Ces nouveaux métiers reposent sur des missions variées comme faire de la prospection pour cibler les bonnes entreprises, assurer une veille journalistique, établir des stratégies d’approche, nouer des relations privilégiées avec les partenaires.

Poste de responsable de cellule Europe. Composé de spécialistes en ingénierie de projets européens, la cellule d’Angers a été créée et pilotée par Françoise Grolleau (41 ans), professeur en biologie : « J’avais une forte sensibilité pour ce type de programme et le fait que je sois professeur m’a aidée car j’ai identifié plus vite les besoins et les difficultés des chercheurs. » De son propre aveu, elle a appris à manager les équipes « sur le terrain ».

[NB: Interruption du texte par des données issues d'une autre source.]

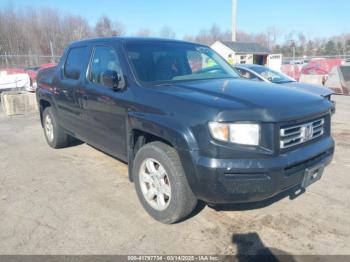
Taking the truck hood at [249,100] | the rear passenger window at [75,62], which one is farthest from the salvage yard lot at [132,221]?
the rear passenger window at [75,62]

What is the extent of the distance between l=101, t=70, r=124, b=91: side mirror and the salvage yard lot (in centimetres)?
138

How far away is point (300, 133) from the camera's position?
2.97 metres

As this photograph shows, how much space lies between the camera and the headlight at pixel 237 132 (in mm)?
2676

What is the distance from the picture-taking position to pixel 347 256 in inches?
109

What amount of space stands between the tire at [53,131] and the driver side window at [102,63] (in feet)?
6.07

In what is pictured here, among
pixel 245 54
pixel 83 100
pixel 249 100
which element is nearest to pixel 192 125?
pixel 249 100

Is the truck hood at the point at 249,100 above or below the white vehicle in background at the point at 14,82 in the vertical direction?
above

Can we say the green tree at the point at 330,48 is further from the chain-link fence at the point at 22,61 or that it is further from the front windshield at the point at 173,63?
the front windshield at the point at 173,63

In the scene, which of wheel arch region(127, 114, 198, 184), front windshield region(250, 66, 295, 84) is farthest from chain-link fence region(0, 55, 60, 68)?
wheel arch region(127, 114, 198, 184)

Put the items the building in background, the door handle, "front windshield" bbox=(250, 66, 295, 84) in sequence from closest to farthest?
the door handle
"front windshield" bbox=(250, 66, 295, 84)
the building in background

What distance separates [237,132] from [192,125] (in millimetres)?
385

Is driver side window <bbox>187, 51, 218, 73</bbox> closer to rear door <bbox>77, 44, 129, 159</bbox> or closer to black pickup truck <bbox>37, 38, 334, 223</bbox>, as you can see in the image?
black pickup truck <bbox>37, 38, 334, 223</bbox>

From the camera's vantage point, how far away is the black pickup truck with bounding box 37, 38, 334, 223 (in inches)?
105

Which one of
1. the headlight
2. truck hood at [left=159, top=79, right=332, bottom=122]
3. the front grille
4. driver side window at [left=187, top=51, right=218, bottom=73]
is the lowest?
the front grille
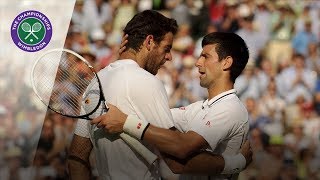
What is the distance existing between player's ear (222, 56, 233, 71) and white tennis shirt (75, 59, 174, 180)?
612mm

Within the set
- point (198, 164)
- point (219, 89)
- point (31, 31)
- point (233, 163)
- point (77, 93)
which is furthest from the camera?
point (31, 31)

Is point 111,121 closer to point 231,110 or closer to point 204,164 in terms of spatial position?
point 204,164

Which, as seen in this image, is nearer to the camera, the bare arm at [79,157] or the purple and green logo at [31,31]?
the bare arm at [79,157]

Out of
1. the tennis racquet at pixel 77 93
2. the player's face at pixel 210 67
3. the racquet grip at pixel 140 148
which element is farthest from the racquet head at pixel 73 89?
the player's face at pixel 210 67

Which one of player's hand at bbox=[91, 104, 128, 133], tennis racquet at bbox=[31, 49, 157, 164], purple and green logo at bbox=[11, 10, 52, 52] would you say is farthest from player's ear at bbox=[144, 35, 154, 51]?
purple and green logo at bbox=[11, 10, 52, 52]

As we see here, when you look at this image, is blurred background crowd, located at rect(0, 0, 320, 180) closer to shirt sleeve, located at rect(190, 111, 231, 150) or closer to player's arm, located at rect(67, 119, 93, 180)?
player's arm, located at rect(67, 119, 93, 180)

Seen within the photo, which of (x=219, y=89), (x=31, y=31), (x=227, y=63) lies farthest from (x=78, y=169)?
(x=31, y=31)

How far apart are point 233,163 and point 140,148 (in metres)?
0.54

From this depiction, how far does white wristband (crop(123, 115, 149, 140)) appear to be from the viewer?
12.4 feet

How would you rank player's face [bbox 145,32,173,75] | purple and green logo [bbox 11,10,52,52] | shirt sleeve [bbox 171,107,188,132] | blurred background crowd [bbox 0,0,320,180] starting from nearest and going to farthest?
player's face [bbox 145,32,173,75] < shirt sleeve [bbox 171,107,188,132] < purple and green logo [bbox 11,10,52,52] < blurred background crowd [bbox 0,0,320,180]

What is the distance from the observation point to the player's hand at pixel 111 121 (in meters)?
3.77

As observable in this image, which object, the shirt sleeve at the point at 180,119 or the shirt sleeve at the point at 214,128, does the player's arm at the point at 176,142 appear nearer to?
the shirt sleeve at the point at 214,128

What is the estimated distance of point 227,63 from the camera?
438 cm

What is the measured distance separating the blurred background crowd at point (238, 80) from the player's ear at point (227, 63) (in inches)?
130
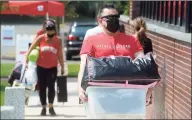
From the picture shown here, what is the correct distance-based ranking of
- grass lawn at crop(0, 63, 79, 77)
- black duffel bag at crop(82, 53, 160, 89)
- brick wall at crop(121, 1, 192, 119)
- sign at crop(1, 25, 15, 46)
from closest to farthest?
black duffel bag at crop(82, 53, 160, 89)
brick wall at crop(121, 1, 192, 119)
grass lawn at crop(0, 63, 79, 77)
sign at crop(1, 25, 15, 46)

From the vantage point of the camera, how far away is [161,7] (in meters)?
13.8

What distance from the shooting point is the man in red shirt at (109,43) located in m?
5.62

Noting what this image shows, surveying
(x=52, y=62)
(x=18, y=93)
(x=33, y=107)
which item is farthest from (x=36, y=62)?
(x=18, y=93)

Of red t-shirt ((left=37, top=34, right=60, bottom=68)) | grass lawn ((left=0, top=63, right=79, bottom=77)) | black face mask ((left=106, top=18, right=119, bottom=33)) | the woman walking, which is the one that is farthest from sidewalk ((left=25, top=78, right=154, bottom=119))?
black face mask ((left=106, top=18, right=119, bottom=33))

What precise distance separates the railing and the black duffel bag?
4.93 meters

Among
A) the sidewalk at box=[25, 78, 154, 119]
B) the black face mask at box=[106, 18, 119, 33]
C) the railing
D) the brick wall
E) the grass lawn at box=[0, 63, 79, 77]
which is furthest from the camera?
the grass lawn at box=[0, 63, 79, 77]

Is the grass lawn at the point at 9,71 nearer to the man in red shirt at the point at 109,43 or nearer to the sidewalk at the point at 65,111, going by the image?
the sidewalk at the point at 65,111

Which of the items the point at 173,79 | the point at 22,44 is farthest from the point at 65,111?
the point at 22,44

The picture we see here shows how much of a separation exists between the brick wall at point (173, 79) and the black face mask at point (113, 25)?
3.56m

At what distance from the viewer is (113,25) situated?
5625 millimetres

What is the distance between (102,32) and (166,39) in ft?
17.7

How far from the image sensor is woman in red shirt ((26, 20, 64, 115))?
38.1 ft

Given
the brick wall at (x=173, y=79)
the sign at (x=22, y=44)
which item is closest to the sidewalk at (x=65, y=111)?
the brick wall at (x=173, y=79)

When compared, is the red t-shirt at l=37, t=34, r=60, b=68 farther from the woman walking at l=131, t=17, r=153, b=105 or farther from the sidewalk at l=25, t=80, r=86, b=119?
the woman walking at l=131, t=17, r=153, b=105
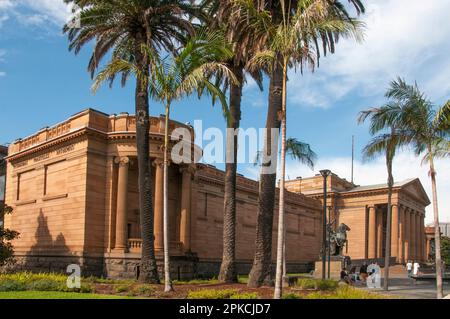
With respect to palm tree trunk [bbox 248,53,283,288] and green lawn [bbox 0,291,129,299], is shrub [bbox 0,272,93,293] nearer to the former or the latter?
green lawn [bbox 0,291,129,299]

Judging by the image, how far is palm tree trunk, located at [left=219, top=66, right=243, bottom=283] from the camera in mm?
25547

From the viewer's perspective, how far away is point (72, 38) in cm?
2981

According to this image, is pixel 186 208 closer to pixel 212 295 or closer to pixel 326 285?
pixel 326 285

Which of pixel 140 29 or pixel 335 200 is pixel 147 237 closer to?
pixel 140 29

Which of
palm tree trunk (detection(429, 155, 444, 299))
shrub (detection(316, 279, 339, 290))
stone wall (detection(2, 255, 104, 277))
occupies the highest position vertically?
palm tree trunk (detection(429, 155, 444, 299))

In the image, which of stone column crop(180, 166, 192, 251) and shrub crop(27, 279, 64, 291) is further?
stone column crop(180, 166, 192, 251)

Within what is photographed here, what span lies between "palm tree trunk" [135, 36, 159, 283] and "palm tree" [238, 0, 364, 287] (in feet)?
16.8

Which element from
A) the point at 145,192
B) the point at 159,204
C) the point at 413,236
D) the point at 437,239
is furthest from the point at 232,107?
the point at 413,236

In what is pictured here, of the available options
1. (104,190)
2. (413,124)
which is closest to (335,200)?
(104,190)

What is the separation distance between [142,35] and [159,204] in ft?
35.5

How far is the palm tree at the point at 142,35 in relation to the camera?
25266 millimetres

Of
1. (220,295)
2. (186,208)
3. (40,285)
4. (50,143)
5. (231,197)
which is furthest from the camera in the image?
(186,208)

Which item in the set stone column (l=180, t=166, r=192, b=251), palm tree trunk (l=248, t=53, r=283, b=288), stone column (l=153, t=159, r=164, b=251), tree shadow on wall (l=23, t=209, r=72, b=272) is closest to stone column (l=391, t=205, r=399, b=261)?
stone column (l=180, t=166, r=192, b=251)

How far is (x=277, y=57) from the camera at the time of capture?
22031 millimetres
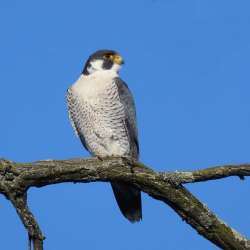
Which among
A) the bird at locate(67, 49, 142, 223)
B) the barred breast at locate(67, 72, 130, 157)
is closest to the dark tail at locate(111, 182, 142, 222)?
the bird at locate(67, 49, 142, 223)

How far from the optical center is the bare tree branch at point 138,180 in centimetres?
482

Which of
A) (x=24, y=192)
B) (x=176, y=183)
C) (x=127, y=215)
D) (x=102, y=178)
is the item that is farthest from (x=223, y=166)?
(x=127, y=215)

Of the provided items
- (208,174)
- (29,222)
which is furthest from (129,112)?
(29,222)

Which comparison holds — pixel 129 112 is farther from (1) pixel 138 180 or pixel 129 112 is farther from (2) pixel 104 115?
(1) pixel 138 180

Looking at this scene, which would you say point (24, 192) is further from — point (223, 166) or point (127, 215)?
point (127, 215)

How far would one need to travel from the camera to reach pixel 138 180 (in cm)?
522

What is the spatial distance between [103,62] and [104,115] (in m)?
0.93

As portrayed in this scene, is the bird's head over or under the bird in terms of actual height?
over

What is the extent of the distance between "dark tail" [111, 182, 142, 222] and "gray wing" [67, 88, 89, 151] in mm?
1040

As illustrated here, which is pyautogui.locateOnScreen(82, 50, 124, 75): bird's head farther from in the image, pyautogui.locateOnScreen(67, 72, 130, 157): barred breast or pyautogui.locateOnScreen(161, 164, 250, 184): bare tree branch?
pyautogui.locateOnScreen(161, 164, 250, 184): bare tree branch

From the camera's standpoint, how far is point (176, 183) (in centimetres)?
509

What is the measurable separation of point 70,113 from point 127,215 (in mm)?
1562

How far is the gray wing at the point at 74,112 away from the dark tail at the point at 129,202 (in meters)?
1.04

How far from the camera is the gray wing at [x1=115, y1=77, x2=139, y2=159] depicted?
7546 millimetres
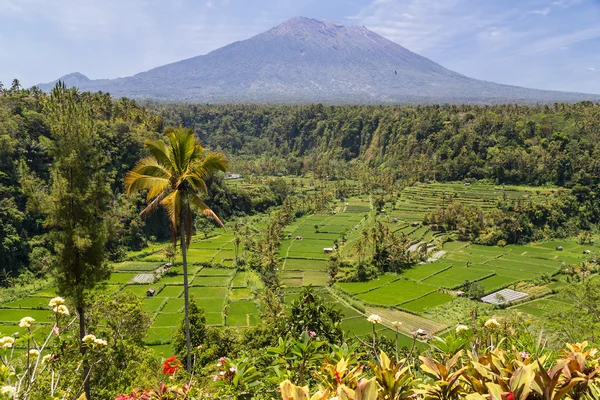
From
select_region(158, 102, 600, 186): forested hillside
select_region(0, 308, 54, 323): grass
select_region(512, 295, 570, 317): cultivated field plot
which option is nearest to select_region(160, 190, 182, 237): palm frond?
select_region(0, 308, 54, 323): grass

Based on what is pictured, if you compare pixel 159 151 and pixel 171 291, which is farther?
pixel 171 291


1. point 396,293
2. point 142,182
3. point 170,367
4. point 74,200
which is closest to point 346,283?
point 396,293

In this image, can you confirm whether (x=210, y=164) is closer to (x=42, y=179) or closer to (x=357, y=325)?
(x=357, y=325)

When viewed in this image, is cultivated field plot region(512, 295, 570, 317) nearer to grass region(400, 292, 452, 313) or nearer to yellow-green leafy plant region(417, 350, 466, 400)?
grass region(400, 292, 452, 313)

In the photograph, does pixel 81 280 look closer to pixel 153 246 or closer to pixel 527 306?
pixel 527 306

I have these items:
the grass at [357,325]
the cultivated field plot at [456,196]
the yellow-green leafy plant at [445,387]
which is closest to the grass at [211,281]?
the grass at [357,325]

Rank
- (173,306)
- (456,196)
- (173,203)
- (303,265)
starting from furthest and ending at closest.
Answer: (456,196) < (303,265) < (173,306) < (173,203)

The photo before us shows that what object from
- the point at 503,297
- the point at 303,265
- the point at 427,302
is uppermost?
the point at 503,297
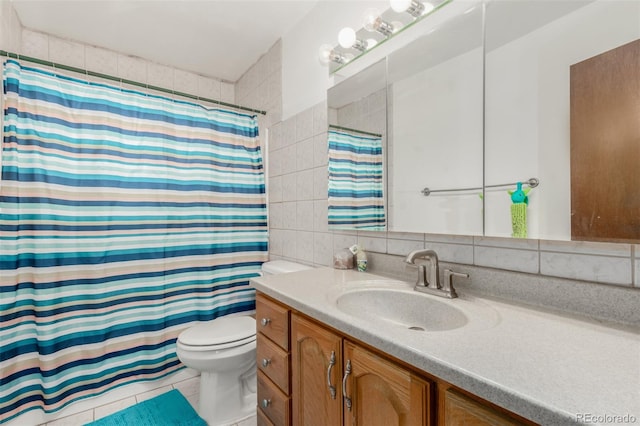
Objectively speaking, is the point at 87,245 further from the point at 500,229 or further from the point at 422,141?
the point at 500,229

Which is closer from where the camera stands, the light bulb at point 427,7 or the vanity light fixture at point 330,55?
the light bulb at point 427,7

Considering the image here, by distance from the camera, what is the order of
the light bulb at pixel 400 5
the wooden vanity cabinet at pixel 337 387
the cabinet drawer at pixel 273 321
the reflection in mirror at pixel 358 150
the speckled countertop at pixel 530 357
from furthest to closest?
1. the reflection in mirror at pixel 358 150
2. the light bulb at pixel 400 5
3. the cabinet drawer at pixel 273 321
4. the wooden vanity cabinet at pixel 337 387
5. the speckled countertop at pixel 530 357

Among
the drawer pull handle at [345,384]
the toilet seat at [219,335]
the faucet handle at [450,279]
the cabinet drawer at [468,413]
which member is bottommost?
the toilet seat at [219,335]

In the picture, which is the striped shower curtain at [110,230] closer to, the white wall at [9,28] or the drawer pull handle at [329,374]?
the white wall at [9,28]

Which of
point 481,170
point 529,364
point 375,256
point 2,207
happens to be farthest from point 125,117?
point 529,364

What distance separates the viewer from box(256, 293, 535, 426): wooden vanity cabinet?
60cm

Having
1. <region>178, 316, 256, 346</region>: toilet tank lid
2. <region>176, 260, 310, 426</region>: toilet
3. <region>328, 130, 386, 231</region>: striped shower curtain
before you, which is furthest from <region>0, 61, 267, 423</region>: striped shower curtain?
<region>328, 130, 386, 231</region>: striped shower curtain

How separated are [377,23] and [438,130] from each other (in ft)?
1.90

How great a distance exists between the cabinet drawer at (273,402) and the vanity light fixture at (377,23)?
1.56m

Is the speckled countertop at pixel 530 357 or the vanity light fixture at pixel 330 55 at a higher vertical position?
the vanity light fixture at pixel 330 55

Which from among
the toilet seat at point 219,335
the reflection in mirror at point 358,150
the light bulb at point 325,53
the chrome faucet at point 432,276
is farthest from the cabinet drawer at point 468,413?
the light bulb at point 325,53

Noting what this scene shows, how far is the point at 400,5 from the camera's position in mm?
1208

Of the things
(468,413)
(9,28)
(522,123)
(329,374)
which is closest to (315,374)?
(329,374)

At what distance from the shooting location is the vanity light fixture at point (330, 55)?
1546mm
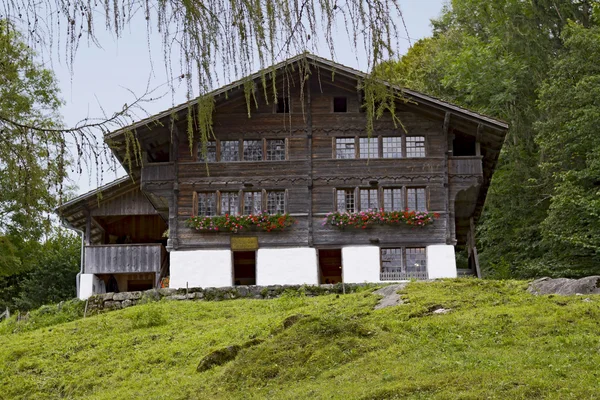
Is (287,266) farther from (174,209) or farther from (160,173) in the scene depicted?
(160,173)

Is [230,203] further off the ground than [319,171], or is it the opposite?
[319,171]

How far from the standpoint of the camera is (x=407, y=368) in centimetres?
1378

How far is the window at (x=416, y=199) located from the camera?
1178 inches

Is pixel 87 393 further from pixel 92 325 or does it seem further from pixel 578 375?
pixel 578 375

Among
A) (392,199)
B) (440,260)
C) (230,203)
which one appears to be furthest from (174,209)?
(440,260)

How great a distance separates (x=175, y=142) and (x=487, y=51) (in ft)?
64.8

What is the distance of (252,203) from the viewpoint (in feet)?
99.0

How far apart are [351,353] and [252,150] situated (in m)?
16.1

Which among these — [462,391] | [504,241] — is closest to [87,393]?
[462,391]

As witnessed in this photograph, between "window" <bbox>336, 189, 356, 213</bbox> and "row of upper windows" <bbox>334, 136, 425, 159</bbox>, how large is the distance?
119 centimetres

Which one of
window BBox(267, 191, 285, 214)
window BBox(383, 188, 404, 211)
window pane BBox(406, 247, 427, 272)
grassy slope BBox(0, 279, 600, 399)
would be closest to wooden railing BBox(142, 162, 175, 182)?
window BBox(267, 191, 285, 214)

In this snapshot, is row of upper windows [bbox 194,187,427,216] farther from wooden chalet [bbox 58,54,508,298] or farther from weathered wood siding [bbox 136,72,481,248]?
weathered wood siding [bbox 136,72,481,248]

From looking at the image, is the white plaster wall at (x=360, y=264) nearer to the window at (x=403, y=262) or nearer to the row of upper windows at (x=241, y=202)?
the window at (x=403, y=262)

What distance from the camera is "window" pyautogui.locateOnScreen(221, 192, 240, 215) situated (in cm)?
3012
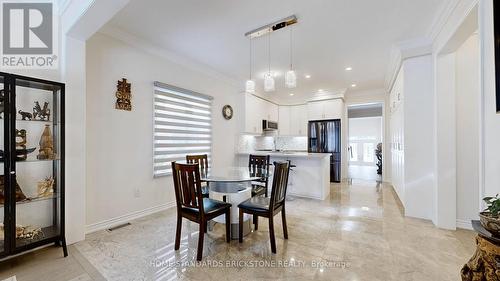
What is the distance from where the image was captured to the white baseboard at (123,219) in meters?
2.56

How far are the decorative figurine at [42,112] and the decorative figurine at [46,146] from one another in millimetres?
104

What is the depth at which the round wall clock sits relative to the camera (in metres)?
4.72

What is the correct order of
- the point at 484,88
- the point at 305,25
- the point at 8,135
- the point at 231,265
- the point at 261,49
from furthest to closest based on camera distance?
the point at 261,49
the point at 305,25
the point at 231,265
the point at 8,135
the point at 484,88

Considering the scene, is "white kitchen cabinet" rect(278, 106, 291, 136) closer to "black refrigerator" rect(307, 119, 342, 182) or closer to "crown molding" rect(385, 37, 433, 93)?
"black refrigerator" rect(307, 119, 342, 182)

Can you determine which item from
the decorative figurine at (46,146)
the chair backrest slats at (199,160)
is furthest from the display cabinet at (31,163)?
the chair backrest slats at (199,160)

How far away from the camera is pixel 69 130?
7.32ft

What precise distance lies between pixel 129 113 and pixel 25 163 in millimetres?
1213

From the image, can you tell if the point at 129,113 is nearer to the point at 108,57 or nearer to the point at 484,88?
the point at 108,57

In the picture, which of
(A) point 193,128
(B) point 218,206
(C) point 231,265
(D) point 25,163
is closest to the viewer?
(C) point 231,265

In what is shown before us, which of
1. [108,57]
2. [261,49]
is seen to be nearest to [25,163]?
[108,57]

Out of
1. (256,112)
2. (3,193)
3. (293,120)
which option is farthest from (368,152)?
(3,193)

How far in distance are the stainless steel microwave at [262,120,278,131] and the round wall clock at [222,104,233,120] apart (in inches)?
55.3

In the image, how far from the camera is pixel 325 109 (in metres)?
6.04

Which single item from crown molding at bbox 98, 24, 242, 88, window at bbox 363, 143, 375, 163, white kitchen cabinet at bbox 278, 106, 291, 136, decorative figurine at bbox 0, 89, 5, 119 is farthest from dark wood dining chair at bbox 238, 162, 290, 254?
window at bbox 363, 143, 375, 163
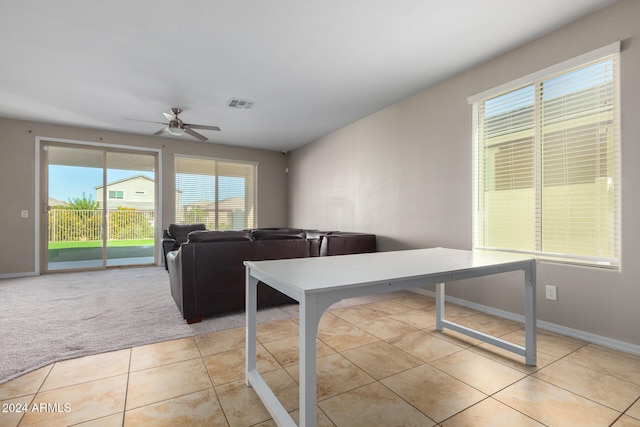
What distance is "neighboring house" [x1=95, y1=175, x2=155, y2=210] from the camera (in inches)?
223

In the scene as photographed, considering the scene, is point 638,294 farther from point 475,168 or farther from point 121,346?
point 121,346

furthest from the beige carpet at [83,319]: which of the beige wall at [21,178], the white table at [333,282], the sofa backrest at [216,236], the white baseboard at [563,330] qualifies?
the white baseboard at [563,330]

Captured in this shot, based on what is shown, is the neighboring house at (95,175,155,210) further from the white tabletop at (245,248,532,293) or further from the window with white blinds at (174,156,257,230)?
the white tabletop at (245,248,532,293)

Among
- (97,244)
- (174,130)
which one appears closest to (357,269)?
(174,130)

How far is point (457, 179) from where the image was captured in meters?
3.35

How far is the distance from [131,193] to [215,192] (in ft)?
5.38

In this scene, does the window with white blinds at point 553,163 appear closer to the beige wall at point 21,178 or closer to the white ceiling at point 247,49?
the white ceiling at point 247,49

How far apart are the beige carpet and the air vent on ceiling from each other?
2.78 meters

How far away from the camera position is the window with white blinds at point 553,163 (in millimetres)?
2297

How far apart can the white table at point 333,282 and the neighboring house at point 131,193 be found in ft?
17.5

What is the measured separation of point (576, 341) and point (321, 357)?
81.5 inches

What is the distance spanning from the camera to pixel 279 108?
14.6 feet

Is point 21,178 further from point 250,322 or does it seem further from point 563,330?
point 563,330

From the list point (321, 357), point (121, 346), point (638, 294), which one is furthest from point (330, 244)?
point (638, 294)
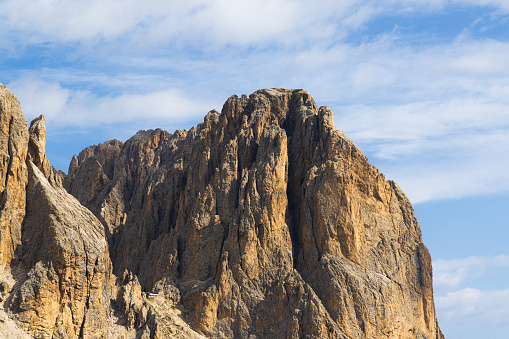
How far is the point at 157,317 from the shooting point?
181375mm

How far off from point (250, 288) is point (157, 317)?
67.8 ft

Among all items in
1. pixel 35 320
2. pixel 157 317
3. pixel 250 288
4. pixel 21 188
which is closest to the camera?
pixel 35 320

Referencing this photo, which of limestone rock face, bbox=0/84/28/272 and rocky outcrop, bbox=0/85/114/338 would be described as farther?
limestone rock face, bbox=0/84/28/272

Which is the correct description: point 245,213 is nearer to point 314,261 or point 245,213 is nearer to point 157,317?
point 314,261

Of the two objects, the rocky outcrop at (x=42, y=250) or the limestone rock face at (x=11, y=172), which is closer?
the rocky outcrop at (x=42, y=250)

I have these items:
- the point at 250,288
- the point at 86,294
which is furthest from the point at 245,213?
the point at 86,294

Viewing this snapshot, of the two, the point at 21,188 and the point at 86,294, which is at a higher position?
the point at 21,188

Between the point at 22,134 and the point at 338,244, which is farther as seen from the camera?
the point at 338,244

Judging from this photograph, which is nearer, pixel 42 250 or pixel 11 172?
pixel 42 250

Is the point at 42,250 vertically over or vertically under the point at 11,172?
under

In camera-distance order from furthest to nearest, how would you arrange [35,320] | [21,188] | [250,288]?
[250,288] < [21,188] < [35,320]

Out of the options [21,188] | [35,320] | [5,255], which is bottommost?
[35,320]

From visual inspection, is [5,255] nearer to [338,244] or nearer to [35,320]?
[35,320]

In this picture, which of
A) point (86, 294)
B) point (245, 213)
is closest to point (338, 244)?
point (245, 213)
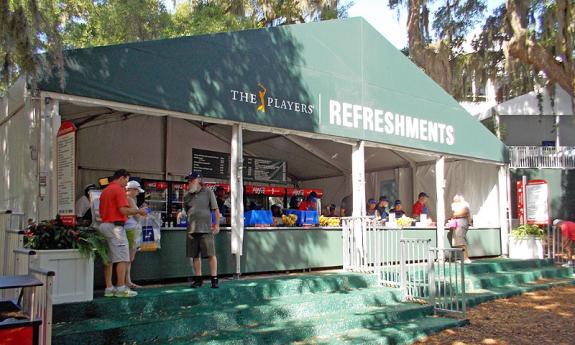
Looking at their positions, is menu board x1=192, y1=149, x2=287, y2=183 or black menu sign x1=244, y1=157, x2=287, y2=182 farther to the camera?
black menu sign x1=244, y1=157, x2=287, y2=182

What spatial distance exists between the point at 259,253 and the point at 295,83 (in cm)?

Aujourd’hui, elle assume à plein temps la responsabilité (étant complètement déchargée d’enseignement) et la coordination des trois cellules Europe (universités de Nantes, d’Angers, du Maine), au sein de l'UNAM , le PRES ligérien. Elle participe au pilotage stratégique du PRES, tout à la fois en encourageant la spécialisation de certains sites sur des thématiques porteuses et en intervenant auprès de la Commission européenne pour infléchir les appels d’offres dans les domaines d’excellence des laboratoires du PRES.